* _THE TASK_
Output the records below again, precisely as they are written.
DATA TO PROCESS START
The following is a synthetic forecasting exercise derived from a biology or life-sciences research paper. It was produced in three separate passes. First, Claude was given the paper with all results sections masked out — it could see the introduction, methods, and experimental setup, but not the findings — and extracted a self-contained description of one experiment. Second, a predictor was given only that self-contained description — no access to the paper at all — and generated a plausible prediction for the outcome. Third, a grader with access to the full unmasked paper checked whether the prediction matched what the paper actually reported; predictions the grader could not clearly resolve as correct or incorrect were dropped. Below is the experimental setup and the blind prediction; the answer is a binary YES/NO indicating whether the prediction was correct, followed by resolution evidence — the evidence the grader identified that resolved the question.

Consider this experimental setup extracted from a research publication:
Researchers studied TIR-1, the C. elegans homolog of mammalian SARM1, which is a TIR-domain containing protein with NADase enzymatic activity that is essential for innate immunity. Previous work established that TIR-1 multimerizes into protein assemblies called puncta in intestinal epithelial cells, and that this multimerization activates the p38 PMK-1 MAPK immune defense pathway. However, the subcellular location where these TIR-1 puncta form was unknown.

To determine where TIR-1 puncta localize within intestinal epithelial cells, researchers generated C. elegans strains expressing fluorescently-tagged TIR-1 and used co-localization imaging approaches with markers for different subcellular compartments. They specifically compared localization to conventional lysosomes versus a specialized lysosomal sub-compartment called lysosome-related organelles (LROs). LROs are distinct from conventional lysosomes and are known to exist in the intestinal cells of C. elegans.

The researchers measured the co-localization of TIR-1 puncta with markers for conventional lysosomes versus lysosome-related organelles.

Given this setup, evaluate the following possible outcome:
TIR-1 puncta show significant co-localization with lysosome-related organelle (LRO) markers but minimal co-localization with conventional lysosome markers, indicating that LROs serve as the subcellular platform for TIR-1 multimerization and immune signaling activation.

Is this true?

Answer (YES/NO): YES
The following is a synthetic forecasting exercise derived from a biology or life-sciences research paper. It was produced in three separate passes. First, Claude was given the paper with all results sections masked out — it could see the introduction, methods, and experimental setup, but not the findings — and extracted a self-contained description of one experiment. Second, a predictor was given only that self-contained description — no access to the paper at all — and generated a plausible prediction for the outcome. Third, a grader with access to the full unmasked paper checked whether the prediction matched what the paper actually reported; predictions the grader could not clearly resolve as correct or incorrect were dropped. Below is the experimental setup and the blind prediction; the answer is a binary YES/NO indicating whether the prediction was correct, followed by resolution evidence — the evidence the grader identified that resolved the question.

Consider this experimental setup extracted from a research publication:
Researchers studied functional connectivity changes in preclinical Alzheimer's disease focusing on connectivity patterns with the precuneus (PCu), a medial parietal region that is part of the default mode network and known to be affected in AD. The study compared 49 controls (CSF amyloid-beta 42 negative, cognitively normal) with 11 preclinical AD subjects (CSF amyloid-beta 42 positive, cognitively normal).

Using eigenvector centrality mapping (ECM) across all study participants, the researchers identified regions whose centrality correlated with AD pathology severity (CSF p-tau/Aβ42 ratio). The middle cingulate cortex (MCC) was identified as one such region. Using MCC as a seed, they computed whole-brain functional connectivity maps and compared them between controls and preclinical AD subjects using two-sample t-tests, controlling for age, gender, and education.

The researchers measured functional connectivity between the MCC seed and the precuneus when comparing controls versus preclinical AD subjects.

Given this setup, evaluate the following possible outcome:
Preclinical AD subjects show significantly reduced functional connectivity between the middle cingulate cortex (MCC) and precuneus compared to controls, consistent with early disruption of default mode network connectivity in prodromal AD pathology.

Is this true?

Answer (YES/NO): NO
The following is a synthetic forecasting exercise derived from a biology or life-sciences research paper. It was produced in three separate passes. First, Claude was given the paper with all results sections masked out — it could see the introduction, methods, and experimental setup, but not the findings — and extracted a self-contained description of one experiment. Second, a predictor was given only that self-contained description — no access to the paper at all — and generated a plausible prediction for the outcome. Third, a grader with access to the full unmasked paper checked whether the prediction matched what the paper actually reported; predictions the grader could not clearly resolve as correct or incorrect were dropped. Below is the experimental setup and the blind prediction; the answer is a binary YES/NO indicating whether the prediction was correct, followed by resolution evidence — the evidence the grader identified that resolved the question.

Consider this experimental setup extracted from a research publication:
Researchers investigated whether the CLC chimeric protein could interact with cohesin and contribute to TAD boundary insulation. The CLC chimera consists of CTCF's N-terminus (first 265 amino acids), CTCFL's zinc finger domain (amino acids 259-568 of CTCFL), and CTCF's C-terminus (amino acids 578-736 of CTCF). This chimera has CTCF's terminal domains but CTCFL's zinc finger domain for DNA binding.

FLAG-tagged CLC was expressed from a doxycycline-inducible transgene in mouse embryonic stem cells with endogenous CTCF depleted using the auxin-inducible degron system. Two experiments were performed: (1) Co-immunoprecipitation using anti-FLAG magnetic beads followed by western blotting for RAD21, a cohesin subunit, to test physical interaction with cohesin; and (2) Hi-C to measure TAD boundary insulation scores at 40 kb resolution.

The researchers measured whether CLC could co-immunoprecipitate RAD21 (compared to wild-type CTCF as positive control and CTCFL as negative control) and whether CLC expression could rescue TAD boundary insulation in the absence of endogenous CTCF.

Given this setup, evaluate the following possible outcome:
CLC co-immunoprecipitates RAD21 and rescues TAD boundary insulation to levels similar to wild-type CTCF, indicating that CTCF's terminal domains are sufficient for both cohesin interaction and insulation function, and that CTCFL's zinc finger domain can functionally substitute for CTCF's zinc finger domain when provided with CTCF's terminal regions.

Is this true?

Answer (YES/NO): NO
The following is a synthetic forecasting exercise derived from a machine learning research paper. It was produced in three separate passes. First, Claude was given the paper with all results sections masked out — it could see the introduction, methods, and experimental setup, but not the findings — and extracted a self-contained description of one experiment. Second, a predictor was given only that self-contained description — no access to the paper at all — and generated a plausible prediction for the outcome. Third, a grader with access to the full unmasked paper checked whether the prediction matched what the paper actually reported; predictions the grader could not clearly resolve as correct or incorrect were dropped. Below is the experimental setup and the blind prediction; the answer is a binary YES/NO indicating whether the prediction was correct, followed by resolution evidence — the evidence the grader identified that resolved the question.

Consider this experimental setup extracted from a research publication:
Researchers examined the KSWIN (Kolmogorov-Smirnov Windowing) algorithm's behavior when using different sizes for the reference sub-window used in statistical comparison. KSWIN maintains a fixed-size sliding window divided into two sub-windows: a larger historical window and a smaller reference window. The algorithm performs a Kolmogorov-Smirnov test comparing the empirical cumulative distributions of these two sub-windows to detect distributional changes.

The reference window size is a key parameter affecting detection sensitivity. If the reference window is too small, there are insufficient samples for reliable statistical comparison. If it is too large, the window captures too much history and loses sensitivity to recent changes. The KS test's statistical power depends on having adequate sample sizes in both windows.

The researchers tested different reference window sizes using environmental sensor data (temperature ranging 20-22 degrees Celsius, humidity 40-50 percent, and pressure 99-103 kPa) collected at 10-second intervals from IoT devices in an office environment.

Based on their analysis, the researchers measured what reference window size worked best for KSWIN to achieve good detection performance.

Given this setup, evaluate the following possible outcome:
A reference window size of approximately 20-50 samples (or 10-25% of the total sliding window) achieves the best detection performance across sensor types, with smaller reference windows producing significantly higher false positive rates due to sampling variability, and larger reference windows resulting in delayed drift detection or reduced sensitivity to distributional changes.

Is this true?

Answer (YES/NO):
DATA TO PROCESS END
* _EXERCISE OUTPUT_
The following is a synthetic forecasting exercise derived from a biology or life-sciences research paper. It was produced in three separate passes. First, Claude was given the paper with all results sections masked out — it could see the introduction, methods, and experimental setup, but not the findings — and extracted a self-contained description of one experiment. Second, a predictor was given only that self-contained description — no access to the paper at all — and generated a plausible prediction for the outcome. Third, a grader with access to the full unmasked paper checked whether the prediction matched what the paper actually reported; predictions the grader could not clearly resolve as correct or incorrect were dropped. Below is the experimental setup and the blind prediction; the answer is a binary YES/NO indicating whether the prediction was correct, followed by resolution evidence — the evidence the grader identified that resolved the question.

Consider this experimental setup extracted from a research publication:
Researchers studied TIR-1, the C. elegans homolog of mammalian SARM1, which is a TIR-domain containing protein with NADase enzymatic activity that is essential for innate immunity. Previous work established that TIR-1 multimerizes into protein assemblies called puncta in intestinal epithelial cells, and that this multimerization activates the p38 PMK-1 MAPK immune defense pathway. However, the subcellular location where these TIR-1 puncta form was unknown.

To determine where TIR-1 puncta localize within intestinal epithelial cells, researchers generated C. elegans strains expressing fluorescently-tagged TIR-1 and used co-localization imaging approaches with markers for different subcellular compartments. They specifically compared localization to conventional lysosomes versus a specialized lysosomal sub-compartment called lysosome-related organelles (LROs). LROs are distinct from conventional lysosomes and are known to exist in the intestinal cells of C. elegans.

The researchers measured the co-localization of TIR-1 puncta with markers for conventional lysosomes versus lysosome-related organelles.

Given this setup, evaluate the following possible outcome:
TIR-1 puncta show significant co-localization with lysosome-related organelle (LRO) markers but minimal co-localization with conventional lysosome markers, indicating that LROs serve as the subcellular platform for TIR-1 multimerization and immune signaling activation.

Is this true?

Answer (YES/NO): YES
The following is a synthetic forecasting exercise derived from a biology or life-sciences research paper. It was produced in three separate passes. First, Claude was given the paper with all results sections masked out — it could see the introduction, methods, and experimental setup, but not the findings — and extracted a self-contained description of one experiment. Second, a predictor was given only that self-contained description — no access to the paper at all — and generated a plausible prediction for the outcome. Third, a grader with access to the full unmasked paper checked whether the prediction matched what the paper actually reported; predictions the grader could not clearly resolve as correct or incorrect were dropped. Below is the experimental setup and the blind prediction; the answer is a binary YES/NO indicating whether the prediction was correct, followed by resolution evidence — the evidence the grader identified that resolved the question.

Consider this experimental setup extracted from a research publication:
Researchers studied functional connectivity changes in preclinical Alzheimer's disease focusing on connectivity patterns with the precuneus (PCu), a medial parietal region that is part of the default mode network and known to be affected in AD. The study compared 49 controls (CSF amyloid-beta 42 negative, cognitively normal) with 11 preclinical AD subjects (CSF amyloid-beta 42 positive, cognitively normal).

Using eigenvector centrality mapping (ECM) across all study participants, the researchers identified regions whose centrality correlated with AD pathology severity (CSF p-tau/Aβ42 ratio). The middle cingulate cortex (MCC) was identified as one such region. Using MCC as a seed, they computed whole-brain functional connectivity maps and compared them between controls and preclinical AD subjects using two-sample t-tests, controlling for age, gender, and education.

The researchers measured functional connectivity between the MCC seed and the precuneus when comparing controls versus preclinical AD subjects.

Given this setup, evaluate the following possible outcome:
Preclinical AD subjects show significantly reduced functional connectivity between the middle cingulate cortex (MCC) and precuneus compared to controls, consistent with early disruption of default mode network connectivity in prodromal AD pathology.

Is this true?

Answer (YES/NO): NO
The following is a synthetic forecasting exercise derived from a biology or life-sciences research paper. It was produced in three separate passes. First, Claude was given the paper with all results sections masked out — it could see the introduction, methods, and experimental setup, but not the findings — and extracted a self-contained description of one experiment. Second, a predictor was given only that self-contained description — no access to the paper at all — and generated a plausible prediction for the outcome. Third, a grader with access to the full unmasked paper checked whether the prediction matched what the paper actually reported; predictions the grader could not clearly resolve as correct or incorrect were dropped. Below is the experimental setup and the blind prediction; the answer is a binary YES/NO indicating whether the prediction was correct, followed by resolution evidence — the evidence the grader identified that resolved the question.

Consider this experimental setup extracted from a research publication:
Researchers investigated whether the CLC chimeric protein could interact with cohesin and contribute to TAD boundary insulation. The CLC chimera consists of CTCF's N-terminus (first 265 amino acids), CTCFL's zinc finger domain (amino acids 259-568 of CTCFL), and CTCF's C-terminus (amino acids 578-736 of CTCF). This chimera has CTCF's terminal domains but CTCFL's zinc finger domain for DNA binding.

FLAG-tagged CLC was expressed from a doxycycline-inducible transgene in mouse embryonic stem cells with endogenous CTCF depleted using the auxin-inducible degron system. Two experiments were performed: (1) Co-immunoprecipitation using anti-FLAG magnetic beads followed by western blotting for RAD21, a cohesin subunit, to test physical interaction with cohesin; and (2) Hi-C to measure TAD boundary insulation scores at 40 kb resolution.

The researchers measured whether CLC could co-immunoprecipitate RAD21 (compared to wild-type CTCF as positive control and CTCFL as negative control) and whether CLC expression could rescue TAD boundary insulation in the absence of endogenous CTCF.

Given this setup, evaluate the following possible outcome:
CLC co-immunoprecipitates RAD21 and rescues TAD boundary insulation to levels similar to wild-type CTCF, indicating that CTCF's terminal domains are sufficient for both cohesin interaction and insulation function, and that CTCFL's zinc finger domain can functionally substitute for CTCF's zinc finger domain when provided with CTCF's terminal regions.

Is this true?

Answer (YES/NO): NO
The following is a synthetic forecasting exercise derived from a machine learning research paper. It was produced in three separate passes. First, Claude was given the paper with all results sections masked out — it could see the introduction, methods, and experimental setup, but not the findings — and extracted a self-contained description of one experiment. Second, a predictor was given only that self-contained description — no access to the paper at all — and generated a plausible prediction for the outcome. Third, a grader with access to the full unmasked paper checked whether the prediction matched what the paper actually reported; predictions the grader could not clearly resolve as correct or incorrect were dropped. Below is the experimental setup and the blind prediction; the answer is a binary YES/NO indicating whether the prediction was correct, followed by resolution evidence — the evidence the grader identified that resolved the question.

Consider this experimental setup extracted from a research publication:
Researchers examined the KSWIN (Kolmogorov-Smirnov Windowing) algorithm's behavior when using different sizes for the reference sub-window used in statistical comparison. KSWIN maintains a fixed-size sliding window divided into two sub-windows: a larger historical window and a smaller reference window. The algorithm performs a Kolmogorov-Smirnov test comparing the empirical cumulative distributions of these two sub-windows to detect distributional changes.

The reference window size is a key parameter affecting detection sensitivity. If the reference window is too small, there are insufficient samples for reliable statistical comparison. If it is too large, the window captures too much history and loses sensitivity to recent changes. The KS test's statistical power depends on having adequate sample sizes in both windows.

The researchers tested different reference window sizes using environmental sensor data (temperature ranging 20-22 degrees Celsius, humidity 40-50 percent, and pressure 99-103 kPa) collected at 10-second intervals from IoT devices in an office environment.

Based on their analysis, the researchers measured what reference window size worked best for KSWIN to achieve good detection performance.

Given this setup, evaluate the following possible outcome:
A reference window size of approximately 20-50 samples (or 10-25% of the total sliding window) achieves the best detection performance across sensor types, with smaller reference windows producing significantly higher false positive rates due to sampling variability, and larger reference windows resulting in delayed drift detection or reduced sensitivity to distributional changes.

Is this true?

Answer (YES/NO):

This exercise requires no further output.